Along with teaching, Hale encourages her students to go deeper into mathematics. She is active in the department's Directed Reading Program, which pairs undergraduate students with graduate students to read through the advanced material needed for them to take part in research projects. She is active in outreach programs, including a Civil Air Patrol Cadet Program that provides STEM and leadership instruction to middle and high school students, and she taught cryptography to middle school students at the mathematics department's recent Sonya Kovalevsky Day. Hale helps her peers by serving as an organizational assistant for graduate students and she organizes the department's Graduate Student Seminar, arranging speakers that expose graduate students to different areas of mathematics and providing the students practice in making professional presentations.
"I love showing students that they can enjoy mathematics, especially if they have found it intimidating in the past," Hale said. "Whether a student is more advanced or has some gaps in their skillsets, it is rewarding to show them how math fits into their lives and to help them experience the excitement of that lightbulb moment."
Hale plans to earn her doctorate in summer 2023 or 2024. Following graduation, through a federal Pathways Program, she will pursue a position at the NASA Ames Research Center with the Diagnostics and Prognostics group. She also would like to teach at a four-year university in the future.
Whether teaching in the classroom, online or on an education abroad experience, Yarrow is known for taking the time and giving the extra effort to help her students succeed. She brings in case studies from her work as a registered dietitian so that students can apply their knowledge and skills to real patients. She provides out-of-class sessions on challenging subjects. When the pandemic hit, Yarrow created clinical sessions that current K-State dietetics interns could attend via Zoom to count toward their clinical rotations. As director of the university's Guatemala Education Abroad program, she leads students on a six-week trip working with partner organizations in the country to support health care, nutrition and public health initiatives.

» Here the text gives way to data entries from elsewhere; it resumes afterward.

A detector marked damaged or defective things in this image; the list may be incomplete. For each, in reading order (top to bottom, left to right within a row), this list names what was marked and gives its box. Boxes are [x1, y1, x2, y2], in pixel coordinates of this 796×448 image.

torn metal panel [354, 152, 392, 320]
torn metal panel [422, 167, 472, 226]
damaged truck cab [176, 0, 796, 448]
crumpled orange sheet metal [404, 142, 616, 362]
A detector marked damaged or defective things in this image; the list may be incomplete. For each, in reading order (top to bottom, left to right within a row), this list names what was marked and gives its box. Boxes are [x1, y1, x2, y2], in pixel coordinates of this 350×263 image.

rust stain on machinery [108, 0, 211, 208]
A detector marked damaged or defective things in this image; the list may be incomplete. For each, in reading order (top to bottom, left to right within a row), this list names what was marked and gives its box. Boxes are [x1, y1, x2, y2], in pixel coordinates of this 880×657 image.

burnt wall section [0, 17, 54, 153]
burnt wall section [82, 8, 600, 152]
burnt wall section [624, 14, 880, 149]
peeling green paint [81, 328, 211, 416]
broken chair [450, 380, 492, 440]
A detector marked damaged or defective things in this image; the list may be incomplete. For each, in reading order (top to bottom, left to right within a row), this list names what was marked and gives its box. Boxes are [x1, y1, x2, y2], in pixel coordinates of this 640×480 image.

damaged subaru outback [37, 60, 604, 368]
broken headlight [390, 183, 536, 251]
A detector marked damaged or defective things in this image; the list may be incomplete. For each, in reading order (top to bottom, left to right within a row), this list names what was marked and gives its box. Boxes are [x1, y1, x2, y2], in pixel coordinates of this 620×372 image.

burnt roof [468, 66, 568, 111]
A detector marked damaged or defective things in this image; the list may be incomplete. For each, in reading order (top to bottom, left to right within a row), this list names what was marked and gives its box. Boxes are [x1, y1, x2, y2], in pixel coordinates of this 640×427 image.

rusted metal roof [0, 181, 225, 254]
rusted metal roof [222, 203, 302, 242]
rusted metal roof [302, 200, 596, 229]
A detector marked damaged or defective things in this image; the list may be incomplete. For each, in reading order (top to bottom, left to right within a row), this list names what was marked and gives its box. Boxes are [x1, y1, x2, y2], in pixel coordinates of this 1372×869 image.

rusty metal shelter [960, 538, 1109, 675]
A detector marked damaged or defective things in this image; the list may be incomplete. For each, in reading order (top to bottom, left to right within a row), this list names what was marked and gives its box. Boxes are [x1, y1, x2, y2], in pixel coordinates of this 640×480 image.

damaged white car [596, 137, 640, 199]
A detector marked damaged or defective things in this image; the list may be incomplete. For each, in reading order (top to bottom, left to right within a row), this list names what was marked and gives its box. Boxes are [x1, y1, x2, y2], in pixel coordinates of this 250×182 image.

"I love interacting with students and learning from them," Yarrow said. "I especially love when they see the connection with what they are learning and how they will use it in both their professional and personal lives. It's exciting to see students grow in their knowledge and their confidence to use it."
Yarrow has been recognized for her teaching at all levels, receiving the U.S. Department of Agriculture's regional Excellence in College and University Teaching Award, the Commerce Bank and W.T. Kemper Foundation Outstanding Undergraduate Teaching Award from K-State and the Myers-Alford Teaching Award from the College of Health and Human Sciences, among many honors. Yarrow consistently earns high marks on teaching evaluations and shares her strategies for effective teaching through presentations on campus, online and across the nation.
"I believe it's very important to provide multiple opportunities for students to connect with the content to enhance their ability to learn, recall and use later," Yarrow said. "To do that, I’m always updating examples to find connections with their generation. I tell stories, I play music and we play games. And I continually update case studies to reflect current medical care. Finally, I work on maintaining a high level of personal enthusiasm so that students will see how interesting and important the content is."